Rektor Universitas Indonesia Ari Kuncoro berpendapat, pengaturan jam kerja perusahaan sesuai bidang usaha merupakan langkah strategis dalam menghadapi pandemi Covid-19 di Indonesia. Pengaturan jam kerja dilakukan untuk mengurangi penumpukan orang pada waktu bersamaan.
Ari mencontohkan, pekerjaan yang berhubungan dengan layanan publik tetap berjalan. Sementara pekerja yang bidang pekerjannya terkait keuangan dan analisis dapat menyelesaikannya dari rumah.
”Dengan demikian, penumpukan pekerja di waktu dan tempat yang sama dapat dikurangi. Pengaturan jam kerja perusahaan diperlukan untuk menghindari kerumunan orang pada waktu bersamaan,” katanya.
Ari menambahkan, perkembangan teknologi dapat meminimalkan kegiatan tatap muka. Namun, hal ini perlu diatur perusahaan sesuai kondisi dan bidang kerjanya.
Kondisi ini sekaligus menjadi pembelajaran bagi dunia usaha untuk mengatur jam kerja yang polanya bisa dilanjutkan pada situasi normal untuk menekan penumpukan dan polusi. ”Di sisi lain, moda transportasi harus diperbanyak dan waktu layanan diperpanjang,” ujarnya.
Sementara Menteri Koordinator Kemaritiman dan Investasi Luhut Binsar Pandjaitan menegaskan, lockdown tidak akan terjadi.

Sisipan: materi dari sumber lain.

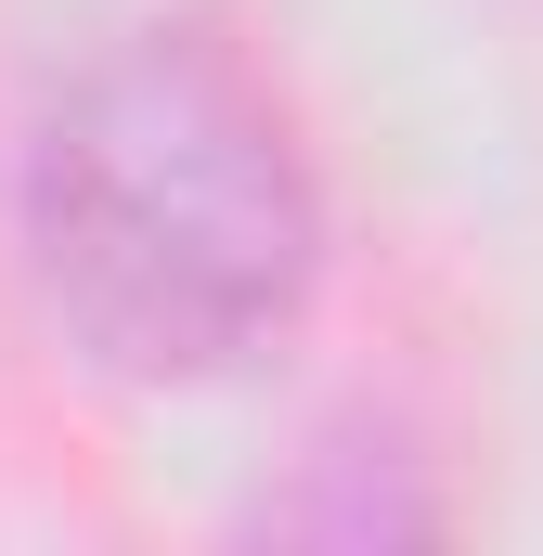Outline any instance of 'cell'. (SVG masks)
I'll return each instance as SVG.
<instances>
[{
	"instance_id": "cell-1",
	"label": "cell",
	"mask_w": 543,
	"mask_h": 556,
	"mask_svg": "<svg viewBox=\"0 0 543 556\" xmlns=\"http://www.w3.org/2000/svg\"><path fill=\"white\" fill-rule=\"evenodd\" d=\"M26 273L52 324L142 389L272 350L324 273V207L272 91L194 26L91 52L26 142Z\"/></svg>"
}]
</instances>
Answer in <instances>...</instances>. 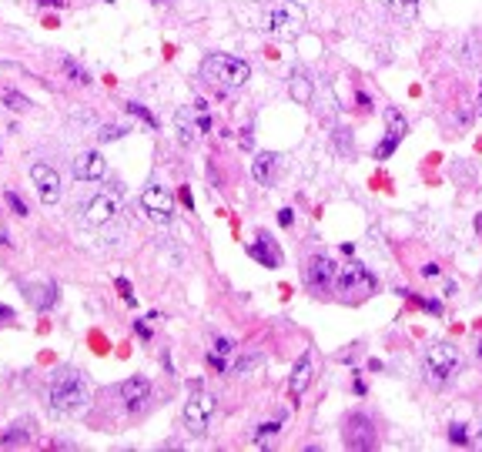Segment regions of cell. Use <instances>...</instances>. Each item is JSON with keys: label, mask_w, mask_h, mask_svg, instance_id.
<instances>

”Penutupan total atau penghentian semua aktivitas sama sekali belum kita pikirkan. Setiap negara punya masalah sendiri-sendiri. Kita dalam posisi (mengatur) mana yang bisa dikendalikan, misalnya dengan menyelenggarakan telekonferensi, tidak perlu banyak bertemu di kantor,” katanya.
Dampak Covid-19 bermunculan di berbagai sektor, baik sektor formal maupun informal. Saatnya pemerintah menerbitkan kebijakan dengan tepat sehingga tak sia-sia. Namun, yang tak kalah penting adalah menangani kasus-kasus Covid-19 dengan tepat dan cepat sehingga dampaknya tak makin memburuk.